When it comes to cloud databases, Amazon Web Services (AWS) provides two widely used options: AWS RDS and AWS Aurora. Both services are highly capable, offering a rich set of features and the ability to scale with your business needs. However, choosing between them can be challenging.

To help you make an informed decision, we’ll compare AWS RDS and AWS Aurora, examining their infrastructure, architecture, features, performance, and more. While AWS Aurora is technically a part of the Amazon RDS family, it offers unique enhancements and optimizations that differentiate it from other RDS database engines.
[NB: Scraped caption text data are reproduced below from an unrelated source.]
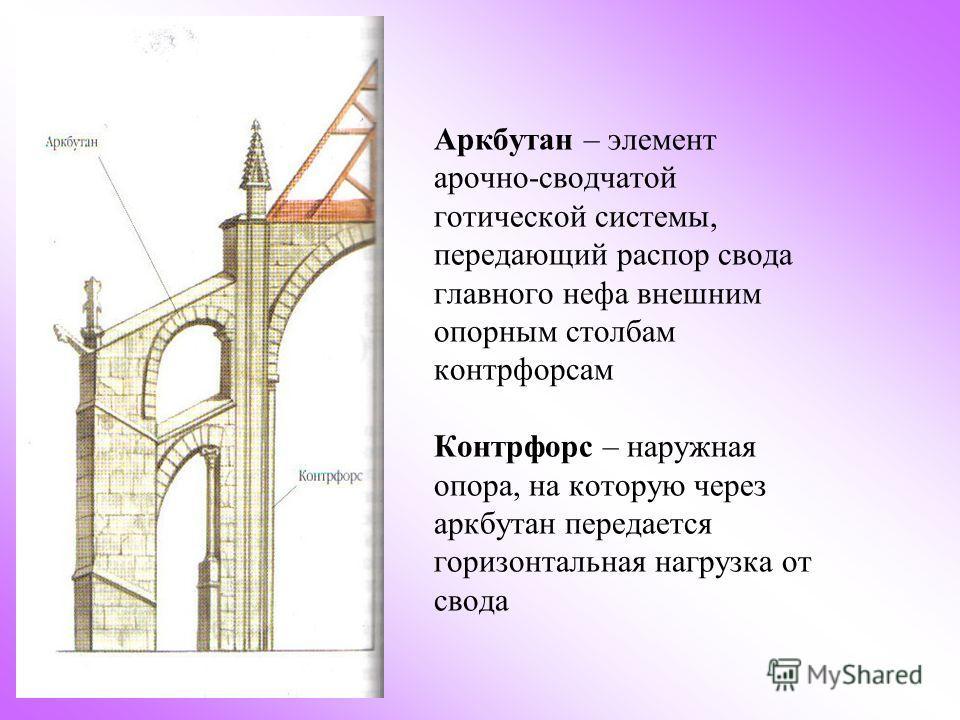Аркбутан – элемент арочно-сводчатой готической системы, передающий распор свода главного нефа внешним опорным столбам контрфорсам Контрфорс – наружная опора, на которую через аркбутан передается горизонтальная нагрузка от свода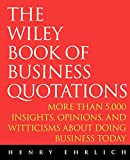 Buy The Wiley Book of Business Quotations from Amazon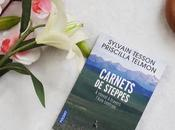 Carnets steppes Sylvain Tesson Priscilla Telmon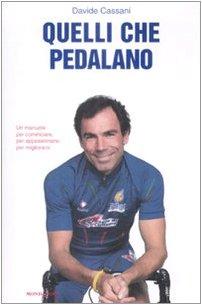 9788804577829: Quelli che pedalano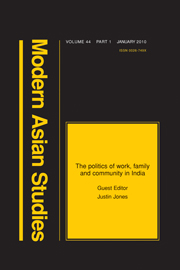 Modern Asian Studies Volume 44 - Special Issue1 -  The politics of work, family and community in India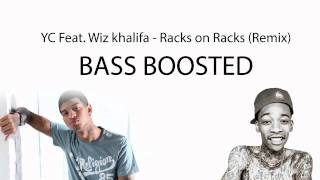 YC feat. Wiz Khalifa - Racks (Remix) bass boosted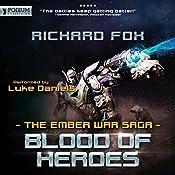 Blood of Heroes: The Ember War, Book 3 | Richard Fox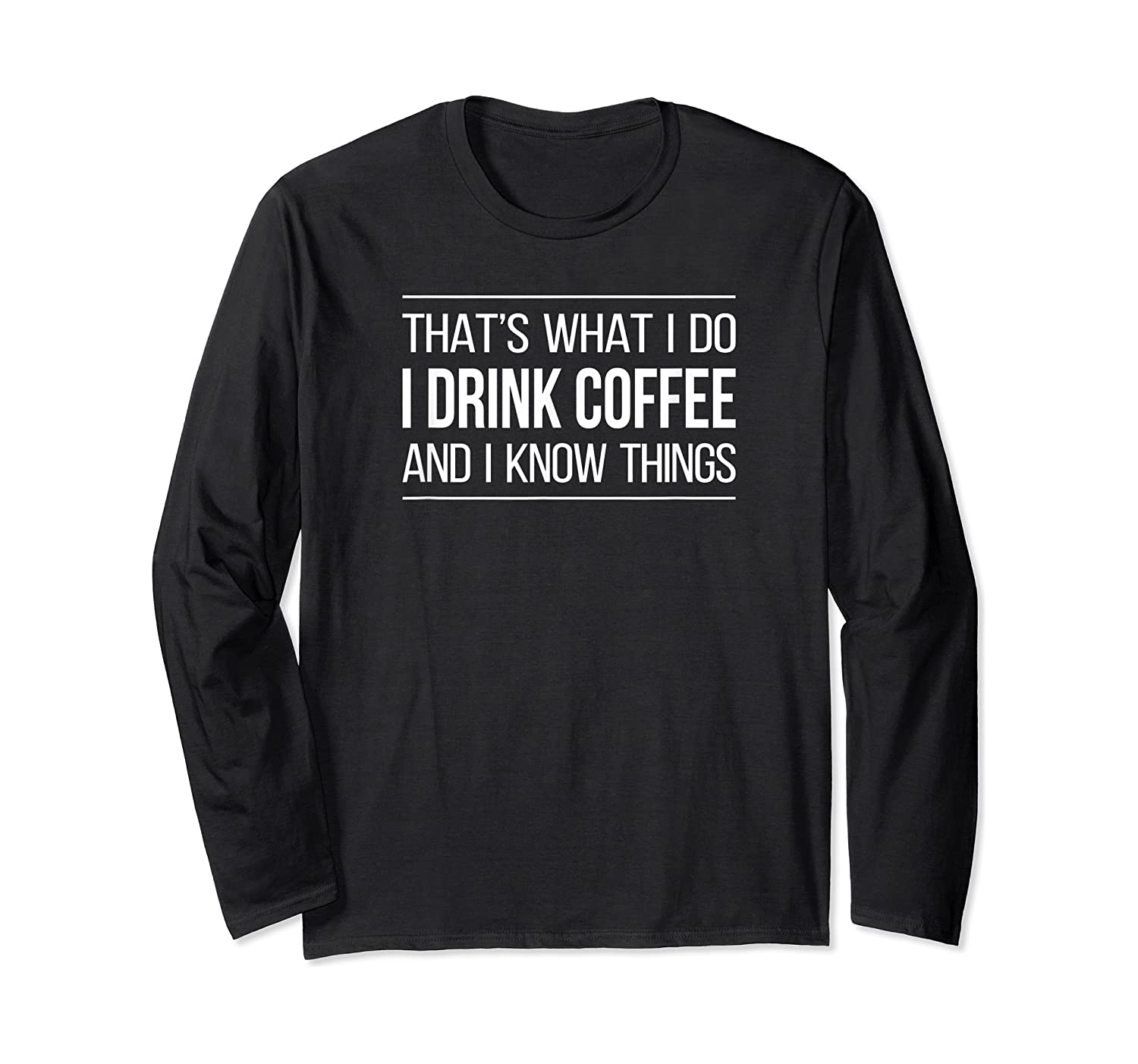 That's What I Do - I Drink Coffee And I Know Things - T-shirt Long Sleeve T-shirt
By the end of this article, you’ll have a clearer understanding of which solution best fits your cloud-based data storage requirements.

What is Amazon RDS?

Amazon Relational Database Service (Amazon RDS) offers easy-to-manage, high-performance, and highly scalable solution for setting up, running, and optimizing relational databases in the AWS cloud.
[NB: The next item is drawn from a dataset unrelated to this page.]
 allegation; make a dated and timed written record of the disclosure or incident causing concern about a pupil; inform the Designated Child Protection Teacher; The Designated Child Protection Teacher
Amazon RDS allows you to deploy and operate a database without the need to configure physical infrastructure or manage software manually.

Amazon RDS provides the flexibility to select, deploy, and scale from up to eight relational database engines of your choice:

• Amazon Aurora (Aurora MySQL-Compatible or Aurora PostgreSQL-Compatible)
• MySQL
• MariaDB
• PostgreSQL
• Oracle (supports deeper OS and database customization with RDS Custom)
• IBM Db2
• Microsoft SQL Server
• Amazon RDS on AWS Outposts (for on-premises deployments)
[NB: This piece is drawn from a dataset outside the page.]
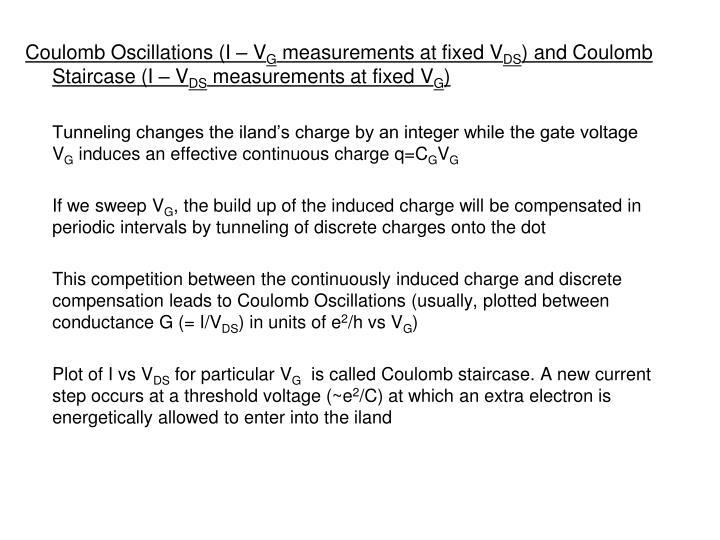 Coulomb Oscillations (I – V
Overall, Amazon RDS offers numerous advantages, such as:

• Management – Amazon RDS handles critical database administration tasks such as provisioning, patching, and backups, allowing you to focus on core business operations.
• Support for Multiple Database Engines – It supports eight widely used database engines, giving you flexibility where and how you deploy your databases.
• High Availability and Durability – With built-in automated failover and backups, Amazon RDS ensures your data remains accessible even in case of failure.
• Scalability – Amazon RDS enables seamless capacity scaling, making it easy to expand or reduce resources as your business needs evolve.
• Security – Built-in encryption and access control mechanisms help safeguard your data against unauthorized access.
• Automated Backups – Regular backups, including Point-in-Time Recovery, ensure your data can be restored in case of loss.

What is Amazon Aurora?

Amazon Aurora is one of the database engines available within Amazon RDS. However, unlike traditional RDS database engines, Aurora is built as a cloud-native, high-performance, and highly scalable database service that remains fully compatible with MySQL and PostgreSQL.

AWS designed Amazon Aurora to offer significantly enhanced performance, supporting up to three times the number of read replicas (a total of 15) compared to standard RDS, as well as delivering five times the throughput of MySQL and three times that of PostgreSQL.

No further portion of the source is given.